Chapter Text
It was a clear Summer’s Day; Autumn was beginning to roll around once more, and so the streets of St Carsils remained persistently empty of all laughter and noise. Only one child filled the blank space with her existence.
Sweat crawls down the back of her neck causing her to let out a frustrated sigh as she pushes her dark red hair to the side so it wouldn’t stick to her skin.
Earlier, she had searched for hair ties or clips to put her hair up with in her mother’s room while she was gone since she hadn’t had any of her own, she had specifically searched for ones that she wouldn’t notice were gone– a stray elastic band, a halfway broken hair-clip, things like that but she found nothing of the sort.

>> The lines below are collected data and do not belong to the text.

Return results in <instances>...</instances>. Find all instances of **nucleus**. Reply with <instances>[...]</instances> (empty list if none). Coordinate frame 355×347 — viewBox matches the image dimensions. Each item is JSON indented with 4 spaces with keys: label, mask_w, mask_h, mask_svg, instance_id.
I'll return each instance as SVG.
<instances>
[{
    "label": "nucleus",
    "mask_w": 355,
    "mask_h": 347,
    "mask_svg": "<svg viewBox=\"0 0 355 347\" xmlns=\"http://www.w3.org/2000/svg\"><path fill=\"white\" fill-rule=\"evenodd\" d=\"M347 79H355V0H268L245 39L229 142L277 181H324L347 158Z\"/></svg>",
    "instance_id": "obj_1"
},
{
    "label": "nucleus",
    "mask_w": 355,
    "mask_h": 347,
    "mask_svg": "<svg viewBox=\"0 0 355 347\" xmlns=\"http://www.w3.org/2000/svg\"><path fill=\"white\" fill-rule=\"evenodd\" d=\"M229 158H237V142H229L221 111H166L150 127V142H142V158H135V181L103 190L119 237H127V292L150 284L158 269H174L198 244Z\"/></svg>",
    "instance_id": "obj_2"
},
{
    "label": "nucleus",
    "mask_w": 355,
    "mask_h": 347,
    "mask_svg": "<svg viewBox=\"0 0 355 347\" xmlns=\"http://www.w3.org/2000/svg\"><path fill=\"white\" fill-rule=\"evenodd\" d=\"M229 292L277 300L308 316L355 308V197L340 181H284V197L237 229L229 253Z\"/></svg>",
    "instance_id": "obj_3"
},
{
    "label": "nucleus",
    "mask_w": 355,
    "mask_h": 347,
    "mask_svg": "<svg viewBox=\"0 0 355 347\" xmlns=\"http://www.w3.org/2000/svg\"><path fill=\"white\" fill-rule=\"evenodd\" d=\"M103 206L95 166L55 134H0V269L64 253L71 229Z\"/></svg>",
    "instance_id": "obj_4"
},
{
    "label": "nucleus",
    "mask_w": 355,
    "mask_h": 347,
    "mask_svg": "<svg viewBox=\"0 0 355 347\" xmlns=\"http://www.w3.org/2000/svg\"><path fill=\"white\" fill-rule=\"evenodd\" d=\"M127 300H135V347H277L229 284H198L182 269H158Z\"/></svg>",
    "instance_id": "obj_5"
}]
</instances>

Her mother always keeps her room as clean as a doctor’s office. Everything has a set spot, her bed always made, not even a stray hair on the floor or on one of her pillows. (She hadn’t ever actually looked, but her mother was the meticulous type.) It made her nervous every time she went in there because she knew well that if there was something even slightly off about her room, her mother would be on her like a hound dog.
There wasn’t much to do in a place like St Carsils, especially not for a child. So, here she is, knees tucked into her chest, watching grass grow. Well, more like thinking as she watches grass grow. She finds that she does that a lot– think.
Her teachers comment that she always looks very thoughtful. Like she’s always thinking and not enough doing, nothing in her hands but the world jammed into her mind. She wasn't offended. She quite liked to think. Her classmates find that odd, though.
They don’t seem to like her very much. The girls are awkward around her and the boys like to make her chase them around by calling her names.
She isn’t offended by that either. It’s fun to chase them around. They never actually make her angry, the names themselves are pretty silly, but she likes to pretend that she cares about that kind of stuff. It’s like having friends.
She holds her finger out to an awaiting caterpillar. It’s not one of the fluffy ones, those are poisonous. Or venomous. She doesn’t remember the difference. Maybe she should go to the library and check. That would be fun, wouldn’t it?
She looks up at the sky, sensitive eyes squinting under the sun’s rays, eyeing the quickly setting sun.
No, she shouldn’t.
There was a recent seminar at her school all about ‘Stranger Danger’ and now she knew all the ways she could get kidnapped which made her more nervous than anything, and the sun is coming down so it was late.
But it’s fine if she stays outside like this, as long as she doesn’t go anywhere else. She could run back into the house if anything happened. It’s close enough.
She’ll be fine.
For now, she has her caterpillar to worry about. She has to find him a home. Somewhere with nice leaves.
The one’s her mom had those men plant into the front were plastic– she found that out very quickly when she got desperate enough to try and eat one of the stray leaves only to spit it back out when all she tasted was gross chewy stuff instead of green.
And if after finding the tiny thing a home, she scurries back inside because she swears that someone is calling her name, that’s no one’s business but hers.